How to Expand Revenue Potential: Pact’s Persistent Focus on the Deposit Incentive StrategyAfter securing angel funding, the original name “Gympact” was abandoned in favor of “Pact,” reflecting the addition of behavioral goals related to healthy eating alongside its core deposit incentive model. Furthermore, we have observed an increase in deposit amounts. While early reports cited a weekly commitment of $5, current examples show penalty deposits set at $20–$30 per day, although the default remains at $5. Assuming completion rates remain constant, higher deposit levels naturally lead to a greater total volume of forfeited funds from non-compliance. However, this approach ultimately depends on user willingness; deposit amounts cannot be raised indefinitely, meaning this strategy alone cannot sustain long-term growth.

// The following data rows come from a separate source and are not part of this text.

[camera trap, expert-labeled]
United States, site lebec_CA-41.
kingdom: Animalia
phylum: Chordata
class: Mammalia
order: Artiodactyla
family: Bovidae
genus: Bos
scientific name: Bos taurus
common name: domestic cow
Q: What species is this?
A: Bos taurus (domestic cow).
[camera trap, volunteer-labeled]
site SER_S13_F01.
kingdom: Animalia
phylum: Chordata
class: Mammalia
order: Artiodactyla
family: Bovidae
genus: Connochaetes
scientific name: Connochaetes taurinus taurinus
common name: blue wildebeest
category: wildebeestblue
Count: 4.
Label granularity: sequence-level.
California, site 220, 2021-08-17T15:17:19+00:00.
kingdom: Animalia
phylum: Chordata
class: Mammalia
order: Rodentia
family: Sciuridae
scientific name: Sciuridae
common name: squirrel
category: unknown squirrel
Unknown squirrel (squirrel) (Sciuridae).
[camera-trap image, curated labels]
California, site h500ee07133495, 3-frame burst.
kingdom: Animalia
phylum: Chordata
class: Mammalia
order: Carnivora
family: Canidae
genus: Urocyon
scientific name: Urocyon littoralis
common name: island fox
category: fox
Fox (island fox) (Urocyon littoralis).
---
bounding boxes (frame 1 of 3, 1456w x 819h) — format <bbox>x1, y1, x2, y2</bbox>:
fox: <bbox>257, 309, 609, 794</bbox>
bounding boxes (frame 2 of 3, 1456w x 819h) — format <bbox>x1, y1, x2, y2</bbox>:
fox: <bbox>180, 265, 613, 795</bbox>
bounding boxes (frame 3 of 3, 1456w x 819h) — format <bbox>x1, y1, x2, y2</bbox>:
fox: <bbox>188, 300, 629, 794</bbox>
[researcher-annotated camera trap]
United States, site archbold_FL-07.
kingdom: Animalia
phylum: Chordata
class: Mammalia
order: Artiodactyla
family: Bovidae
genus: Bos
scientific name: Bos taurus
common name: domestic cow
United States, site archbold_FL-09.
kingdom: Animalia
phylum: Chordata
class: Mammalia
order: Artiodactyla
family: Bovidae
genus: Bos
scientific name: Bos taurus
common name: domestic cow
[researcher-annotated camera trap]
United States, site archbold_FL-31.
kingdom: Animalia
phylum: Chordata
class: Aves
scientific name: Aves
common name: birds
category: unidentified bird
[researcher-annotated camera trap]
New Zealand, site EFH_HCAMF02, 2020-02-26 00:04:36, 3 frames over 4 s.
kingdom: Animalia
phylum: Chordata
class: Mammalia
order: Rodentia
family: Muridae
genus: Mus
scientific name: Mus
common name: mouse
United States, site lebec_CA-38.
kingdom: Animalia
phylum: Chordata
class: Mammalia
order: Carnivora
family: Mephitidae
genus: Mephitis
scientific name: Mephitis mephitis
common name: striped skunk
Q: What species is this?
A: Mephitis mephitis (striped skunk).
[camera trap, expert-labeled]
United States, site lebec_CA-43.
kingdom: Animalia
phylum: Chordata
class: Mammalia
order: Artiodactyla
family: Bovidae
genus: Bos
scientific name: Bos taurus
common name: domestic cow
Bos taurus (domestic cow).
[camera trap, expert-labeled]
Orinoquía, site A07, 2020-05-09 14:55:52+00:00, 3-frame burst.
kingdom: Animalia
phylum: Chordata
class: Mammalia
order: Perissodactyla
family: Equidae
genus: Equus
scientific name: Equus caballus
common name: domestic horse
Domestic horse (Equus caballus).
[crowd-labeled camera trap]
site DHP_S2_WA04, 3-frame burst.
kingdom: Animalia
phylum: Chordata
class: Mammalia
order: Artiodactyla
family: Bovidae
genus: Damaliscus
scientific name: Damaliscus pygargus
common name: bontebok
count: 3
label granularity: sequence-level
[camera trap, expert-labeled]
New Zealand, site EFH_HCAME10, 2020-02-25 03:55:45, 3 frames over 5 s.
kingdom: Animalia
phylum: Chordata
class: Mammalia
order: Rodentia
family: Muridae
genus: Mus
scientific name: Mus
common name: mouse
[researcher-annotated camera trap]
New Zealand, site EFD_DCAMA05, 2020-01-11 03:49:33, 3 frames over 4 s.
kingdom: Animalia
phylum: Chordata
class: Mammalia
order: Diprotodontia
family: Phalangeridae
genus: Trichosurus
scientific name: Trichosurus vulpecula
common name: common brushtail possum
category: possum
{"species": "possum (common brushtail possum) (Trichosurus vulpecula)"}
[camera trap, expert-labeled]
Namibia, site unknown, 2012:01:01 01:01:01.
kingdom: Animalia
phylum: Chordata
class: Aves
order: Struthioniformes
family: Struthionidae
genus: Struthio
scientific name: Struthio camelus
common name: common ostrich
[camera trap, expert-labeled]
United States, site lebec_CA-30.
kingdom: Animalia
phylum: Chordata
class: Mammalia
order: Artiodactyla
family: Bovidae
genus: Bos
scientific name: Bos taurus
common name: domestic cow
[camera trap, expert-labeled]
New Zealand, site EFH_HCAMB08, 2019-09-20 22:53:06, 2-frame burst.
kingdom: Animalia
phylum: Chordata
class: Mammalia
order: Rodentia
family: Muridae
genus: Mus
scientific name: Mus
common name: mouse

Illustration of the Pact Official Website App Interface
The primary pathway to increasing revenue—expanding the user base—has not been effectively realized. Given that Pact achieved 5 million service engagements in its first year of operation, yet reported a cumulative total of only 40 million over five years (with official website data suggesting an actual figure of approximately 22.6 million, as shown in the figure below), it is evident that user growth has been remarkably limited over this five-year period.

Pact Health Activity Execution Volume Statistics (Official Website Screenshot)
We do not have access to Pact’s active user data, but we can make a rough estimate. Assuming each user completes one health goal per week, an annual volume of 20 million transactions implies approximately 380,000 active users. During the years Pact remained committed to its deposit-based incentive model, other health management apps saw significant growth. By 2016, MyFitnessPal had amassed 165 million users, and by 2017, Fitbit’s active wearable device users had risen to 23.2 million. Evidence suggests that while the deposit-based incentive model is a sound idea and does work, it appears neither essential nor widely adopted; only a small segment of users is willing to engage with this approach, which is insufficient to support broader revenue expectations.
Overly Clever Ideas May Harbor Logical Risks
Once a unique idea takes root in your mind, it tends to reinforce itself, becoming impossible to shake off. The more unconventional the idea, the more likely you are to become carried away by your own ingenuity. Generally speaking, unconventionality implies a lack of validation; in entrepreneurship, such quirky notions are highly likely to violate fundamental business logic at some stage. Yet, because you are so enamored with your own clever and whimsical solution, you subconsciously choose to ignore potential pitfalls that defy logical reasoning, making you unwilling to overturn the idea.
Pact’s business model embodies a problematic logic, simply put: deriving one’s own happiness from others’ suffering. If Pact’s revenue model operates as we suspect—where lower goal-achievement rates lead to higher revenues for Pact—then the company’s commercial objectives would be fundamentally misaligned with users’ value-driven goals. This conflict would undermine Pact’s incentive to help users achieve their targets. Even if Pact’s revenue structure differs from our assumption, the rewards received by users who meet their goals are funded by the forfeited deposits of those who fail. Logically, this creates an expectation among users that more people should fail, thereby increasing their own potential rewards.
In short, Pact seems to have been tripped up by its own clever idea. A good idea can help you get started, but it cannot carry you all the way. In fact, during the early years of mobile app development, many ingenious yet overly simplistic apps emerged; some gradually matured and expanded their offerings, while others stagnated. Compared with other critical capabilities—such as business acumen, technical expertise, and resource integration—a mere flash-of-inspiration “good idea” may truly be insignificant.